● **Stored items**:
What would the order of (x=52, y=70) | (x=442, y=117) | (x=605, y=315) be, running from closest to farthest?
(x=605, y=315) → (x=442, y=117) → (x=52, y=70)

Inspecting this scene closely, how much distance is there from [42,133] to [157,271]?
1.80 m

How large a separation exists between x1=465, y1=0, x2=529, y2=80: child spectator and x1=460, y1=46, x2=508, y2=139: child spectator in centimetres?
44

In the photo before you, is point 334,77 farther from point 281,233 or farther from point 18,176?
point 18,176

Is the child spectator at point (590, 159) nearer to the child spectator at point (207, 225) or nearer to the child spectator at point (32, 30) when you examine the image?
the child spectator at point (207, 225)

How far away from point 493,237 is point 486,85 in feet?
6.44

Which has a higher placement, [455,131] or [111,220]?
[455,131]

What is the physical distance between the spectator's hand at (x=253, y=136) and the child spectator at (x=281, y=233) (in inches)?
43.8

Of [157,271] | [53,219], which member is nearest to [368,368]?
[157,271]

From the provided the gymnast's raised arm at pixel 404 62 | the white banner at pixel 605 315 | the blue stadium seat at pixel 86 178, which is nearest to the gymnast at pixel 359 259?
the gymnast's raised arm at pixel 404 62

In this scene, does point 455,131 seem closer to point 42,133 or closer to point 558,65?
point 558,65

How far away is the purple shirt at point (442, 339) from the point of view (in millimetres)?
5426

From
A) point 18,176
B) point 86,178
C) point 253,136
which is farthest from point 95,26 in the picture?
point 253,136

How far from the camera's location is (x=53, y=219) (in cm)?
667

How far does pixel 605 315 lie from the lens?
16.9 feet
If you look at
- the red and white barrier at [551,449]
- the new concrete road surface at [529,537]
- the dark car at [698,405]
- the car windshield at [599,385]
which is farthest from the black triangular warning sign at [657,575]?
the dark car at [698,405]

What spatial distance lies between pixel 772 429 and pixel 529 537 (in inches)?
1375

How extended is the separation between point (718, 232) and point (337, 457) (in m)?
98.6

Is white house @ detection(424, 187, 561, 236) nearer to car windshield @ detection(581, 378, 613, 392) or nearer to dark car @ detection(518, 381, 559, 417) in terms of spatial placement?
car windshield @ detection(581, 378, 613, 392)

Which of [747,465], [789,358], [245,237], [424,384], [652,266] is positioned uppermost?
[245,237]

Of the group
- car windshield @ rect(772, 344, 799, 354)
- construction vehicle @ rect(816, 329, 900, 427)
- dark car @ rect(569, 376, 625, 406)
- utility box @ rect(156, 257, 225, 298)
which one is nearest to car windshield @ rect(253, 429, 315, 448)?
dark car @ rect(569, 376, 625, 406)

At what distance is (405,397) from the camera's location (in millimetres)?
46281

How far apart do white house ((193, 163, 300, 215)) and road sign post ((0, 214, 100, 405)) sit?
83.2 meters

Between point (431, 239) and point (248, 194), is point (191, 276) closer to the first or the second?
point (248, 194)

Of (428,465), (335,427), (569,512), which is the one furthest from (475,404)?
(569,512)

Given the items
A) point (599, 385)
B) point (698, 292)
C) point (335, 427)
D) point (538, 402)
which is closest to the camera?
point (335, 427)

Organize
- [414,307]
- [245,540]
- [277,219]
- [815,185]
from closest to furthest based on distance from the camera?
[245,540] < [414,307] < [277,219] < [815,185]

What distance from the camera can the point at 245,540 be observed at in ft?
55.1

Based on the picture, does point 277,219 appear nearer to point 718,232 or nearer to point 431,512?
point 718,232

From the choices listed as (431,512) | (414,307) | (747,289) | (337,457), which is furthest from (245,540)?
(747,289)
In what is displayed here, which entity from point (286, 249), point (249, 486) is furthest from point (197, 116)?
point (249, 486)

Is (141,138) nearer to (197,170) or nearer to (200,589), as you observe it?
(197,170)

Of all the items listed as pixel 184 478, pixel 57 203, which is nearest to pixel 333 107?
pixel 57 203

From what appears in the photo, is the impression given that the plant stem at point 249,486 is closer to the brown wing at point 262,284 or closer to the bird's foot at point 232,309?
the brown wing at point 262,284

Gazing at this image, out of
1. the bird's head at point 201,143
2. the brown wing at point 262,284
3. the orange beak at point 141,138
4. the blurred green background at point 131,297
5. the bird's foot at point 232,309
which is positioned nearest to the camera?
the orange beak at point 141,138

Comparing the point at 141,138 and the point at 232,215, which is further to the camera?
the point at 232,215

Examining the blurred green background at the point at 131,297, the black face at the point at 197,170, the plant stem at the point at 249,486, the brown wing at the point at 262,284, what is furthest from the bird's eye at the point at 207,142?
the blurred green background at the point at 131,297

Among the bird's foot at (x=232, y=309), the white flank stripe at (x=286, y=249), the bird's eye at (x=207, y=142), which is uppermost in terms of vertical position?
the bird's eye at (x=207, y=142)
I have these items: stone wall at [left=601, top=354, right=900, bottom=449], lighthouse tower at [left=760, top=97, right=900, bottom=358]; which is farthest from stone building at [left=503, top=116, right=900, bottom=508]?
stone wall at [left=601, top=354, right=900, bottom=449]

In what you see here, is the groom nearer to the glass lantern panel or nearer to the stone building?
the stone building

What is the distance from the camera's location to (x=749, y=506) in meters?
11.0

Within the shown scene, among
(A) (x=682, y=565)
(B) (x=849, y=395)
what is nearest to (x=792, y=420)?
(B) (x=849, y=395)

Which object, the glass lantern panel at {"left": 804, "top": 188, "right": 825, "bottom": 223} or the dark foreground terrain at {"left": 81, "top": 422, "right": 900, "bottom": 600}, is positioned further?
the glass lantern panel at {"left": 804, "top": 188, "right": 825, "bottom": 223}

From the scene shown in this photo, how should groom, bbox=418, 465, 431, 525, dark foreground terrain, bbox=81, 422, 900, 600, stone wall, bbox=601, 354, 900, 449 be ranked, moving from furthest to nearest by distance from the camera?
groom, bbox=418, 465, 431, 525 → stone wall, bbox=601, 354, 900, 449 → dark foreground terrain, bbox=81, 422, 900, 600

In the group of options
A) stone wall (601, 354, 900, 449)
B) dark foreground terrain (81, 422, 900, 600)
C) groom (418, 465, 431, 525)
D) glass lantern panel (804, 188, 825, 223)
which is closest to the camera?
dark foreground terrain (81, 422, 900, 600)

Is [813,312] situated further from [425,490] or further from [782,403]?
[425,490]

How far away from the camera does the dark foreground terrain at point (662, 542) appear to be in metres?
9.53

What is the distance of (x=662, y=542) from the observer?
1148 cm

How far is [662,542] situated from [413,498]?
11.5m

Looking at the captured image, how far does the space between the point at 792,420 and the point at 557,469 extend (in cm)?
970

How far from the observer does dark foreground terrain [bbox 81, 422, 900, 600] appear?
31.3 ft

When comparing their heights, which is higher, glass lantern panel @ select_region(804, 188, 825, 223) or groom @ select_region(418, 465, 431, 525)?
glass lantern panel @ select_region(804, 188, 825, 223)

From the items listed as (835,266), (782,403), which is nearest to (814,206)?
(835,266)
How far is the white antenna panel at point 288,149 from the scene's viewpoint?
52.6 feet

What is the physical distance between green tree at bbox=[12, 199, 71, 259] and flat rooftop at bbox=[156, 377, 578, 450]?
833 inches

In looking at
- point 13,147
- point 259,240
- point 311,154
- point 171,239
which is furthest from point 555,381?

● **Your task**: Transcribe the material exactly as it reads.

● **Response to this task**:
What would the order of (x=52, y=70) | (x=442, y=117) | (x=605, y=315) be, running from closest to farthest?
(x=605, y=315) → (x=442, y=117) → (x=52, y=70)

Inspecting this scene closely, how much distance is there from [42,133] to [157,271]?
1.80 m

How large a separation exists between x1=465, y1=0, x2=529, y2=80: child spectator and x1=460, y1=46, x2=508, y2=139: child spectator in centimetres?
44

In the photo before you, is point 334,77 farther from point 281,233 or farther from point 18,176?
point 18,176

Is the child spectator at point (590, 159) nearer to the child spectator at point (207, 225) or nearer to the child spectator at point (32, 30) when you examine the image?
the child spectator at point (207, 225)

How far away from point 493,237 is point 486,85 in feet?
6.44

Which has a higher placement, [455,131] or [111,220]?
[455,131]

What is the physical distance between the spectator's hand at (x=253, y=136) and the child spectator at (x=281, y=233) (in inches)?
43.8

Of [157,271] | [53,219], which member is nearest to [368,368]?
[157,271]

From the provided the gymnast's raised arm at pixel 404 62 | the white banner at pixel 605 315 | the blue stadium seat at pixel 86 178, which is nearest to the gymnast at pixel 359 259?
the gymnast's raised arm at pixel 404 62

In this scene, does point 455,131 seem closer to point 42,133 or closer to point 558,65?
point 558,65

How far away is the purple shirt at point (442, 339) from the point of view (in millimetres)?
5426

From
A) point 18,176
B) point 86,178
C) point 253,136
which is farthest from point 95,26 in the picture?
point 253,136

How far from the camera's location is (x=53, y=219) (in cm)?
667

How far does pixel 605 315 lie from the lens?
16.9 feet
If you look at
- the red and white barrier at [551,449]
- the new concrete road surface at [529,537]
- the dark car at [698,405]
- the car windshield at [599,385]
which is farthest from the black triangular warning sign at [657,575]?
the dark car at [698,405]

What spatial distance lies between pixel 772 429 and pixel 529 537 (in inches)?
1375

How extended is the separation between point (718, 232) and point (337, 457) (in m)?
98.6

Is white house @ detection(424, 187, 561, 236) nearer to car windshield @ detection(581, 378, 613, 392) or nearer to dark car @ detection(518, 381, 559, 417) in terms of spatial placement?
car windshield @ detection(581, 378, 613, 392)

Which of [747,465], [789,358], [245,237], [424,384], [652,266] is positioned uppermost?
[245,237]

Of the group
- car windshield @ rect(772, 344, 799, 354)
- construction vehicle @ rect(816, 329, 900, 427)
- dark car @ rect(569, 376, 625, 406)
- utility box @ rect(156, 257, 225, 298)
which one is nearest to car windshield @ rect(253, 429, 315, 448)?
dark car @ rect(569, 376, 625, 406)

At what distance is (405,397) from the camera's location (in millimetres)?
46281

How far apart do white house ((193, 163, 300, 215)) and road sign post ((0, 214, 100, 405)) sit?
83.2 meters

Between point (431, 239) and point (248, 194), is point (191, 276) closer to the first or the second?
point (248, 194)

Of (428,465), (335,427), (569,512), which is the one furthest from (475,404)?
(569,512)

Given the items
A) point (599, 385)
B) point (698, 292)
C) point (335, 427)
D) point (538, 402)
which is closest to the camera?
point (335, 427)

Organize
- [414,307]
- [245,540]
- [277,219]
- [815,185]
from closest to furthest based on distance from the camera?
[245,540] < [414,307] < [277,219] < [815,185]

What distance from the camera can the point at 245,540 be observed at in ft?
55.1

Based on the picture, does point 277,219 appear nearer to point 718,232 or nearer to point 431,512?
point 718,232

From the choices listed as (431,512) | (414,307) | (747,289) | (337,457), which is furthest from (245,540)?
(747,289)
In what is displayed here, which entity from point (286, 249), point (249, 486) is furthest from point (197, 116)?
point (249, 486)

Is (141,138) nearer to (197,170) or nearer to (200,589), as you observe it?
(197,170)

Of all the items listed as pixel 184 478, pixel 57 203, which is nearest to pixel 333 107?
pixel 57 203

From what appears in the photo, is the impression given that the plant stem at point 249,486 is closer to the brown wing at point 262,284 or closer to the bird's foot at point 232,309?
the brown wing at point 262,284

Gazing at this image, out of
1. the bird's head at point 201,143
2. the brown wing at point 262,284
3. the orange beak at point 141,138
4. the blurred green background at point 131,297
5. the bird's foot at point 232,309
which is positioned nearest to the camera?
the orange beak at point 141,138

Comparing the point at 141,138 and the point at 232,215, which is further to the camera?
the point at 232,215

Examining the blurred green background at the point at 131,297, the black face at the point at 197,170, the plant stem at the point at 249,486, the brown wing at the point at 262,284, what is furthest from the bird's eye at the point at 207,142?
the blurred green background at the point at 131,297

Among the bird's foot at (x=232, y=309), the white flank stripe at (x=286, y=249), the bird's eye at (x=207, y=142), which is uppermost in terms of vertical position?
the bird's eye at (x=207, y=142)
I have these items: stone wall at [left=601, top=354, right=900, bottom=449], lighthouse tower at [left=760, top=97, right=900, bottom=358]; which is farthest from stone building at [left=503, top=116, right=900, bottom=508]?
stone wall at [left=601, top=354, right=900, bottom=449]

In what you see here, is the groom nearer to the glass lantern panel or nearer to the stone building?
the stone building

What is the distance from the camera's location to (x=749, y=506) in meters?
11.0

Within the shown scene, among
(A) (x=682, y=565)
(B) (x=849, y=395)
what is nearest to (x=792, y=420)?
(B) (x=849, y=395)

Which object, the glass lantern panel at {"left": 804, "top": 188, "right": 825, "bottom": 223} or the dark foreground terrain at {"left": 81, "top": 422, "right": 900, "bottom": 600}, is positioned further?
the glass lantern panel at {"left": 804, "top": 188, "right": 825, "bottom": 223}

From the scene shown in this photo, how should groom, bbox=418, 465, 431, 525, dark foreground terrain, bbox=81, 422, 900, 600, stone wall, bbox=601, 354, 900, 449 be ranked, moving from furthest to nearest by distance from the camera?
groom, bbox=418, 465, 431, 525 → stone wall, bbox=601, 354, 900, 449 → dark foreground terrain, bbox=81, 422, 900, 600

In the group of options
A) stone wall (601, 354, 900, 449)
B) dark foreground terrain (81, 422, 900, 600)
C) groom (418, 465, 431, 525)
D) glass lantern panel (804, 188, 825, 223)
which is closest to the camera?
dark foreground terrain (81, 422, 900, 600)

Is [813,312] situated further from [425,490] or further from [782,403]?
[425,490]

How far away from the camera does the dark foreground terrain at point (662, 542) appear to be in metres?
9.53

What is the distance of (x=662, y=542) from the observer?
1148 cm

How far is [662,542] situated from [413,498]?
11.5m

Looking at the captured image, how far does the space between the point at 792,420 and the point at 557,469 extend (in cm)?
970

How far from the observer does dark foreground terrain [bbox 81, 422, 900, 600] appear?
31.3 ft

When comparing their heights, which is higher, glass lantern panel @ select_region(804, 188, 825, 223) or groom @ select_region(418, 465, 431, 525)?
glass lantern panel @ select_region(804, 188, 825, 223)

From the items listed as (835,266), (782,403), which is nearest to (814,206)?
(835,266)
How far is the white antenna panel at point 288,149 from the scene's viewpoint?
52.6 feet

What is the physical distance between green tree at bbox=[12, 199, 71, 259] and flat rooftop at bbox=[156, 377, 578, 450]?
833 inches

In looking at
- point 13,147
- point 259,240
- point 311,154
- point 171,239
which is furthest from point 555,381?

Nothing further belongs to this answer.